* WHAT TO WORK ON
Reproduce each line below precisely. Drop the pictures.

* THE DATA
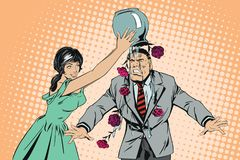 Girl pours vase of flowers on man`s head. Male is in shock.  Stock Image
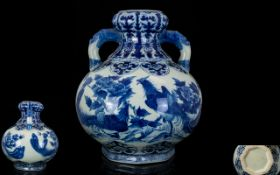 A 20th Century Blue And White Twin Handle Onion Topped Vase Blue and white decoration depicting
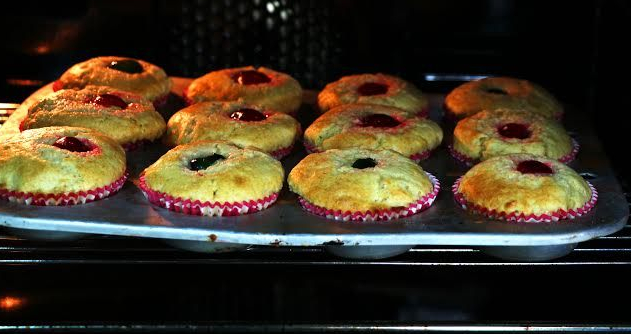 In the oven, another few more minutes till they are ready, all-in-one very easy almond cup cakes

* OUTPUT
 Girl pours vase of flowers on man`s head. Male is in shock.  Stock Image
 A 20th Century Blue And White Twin Handle Onion Topped Vase Blue and white decoration depicting
 In the oven, another few more minutes till they are ready, all-in-one very easy almond cup cakes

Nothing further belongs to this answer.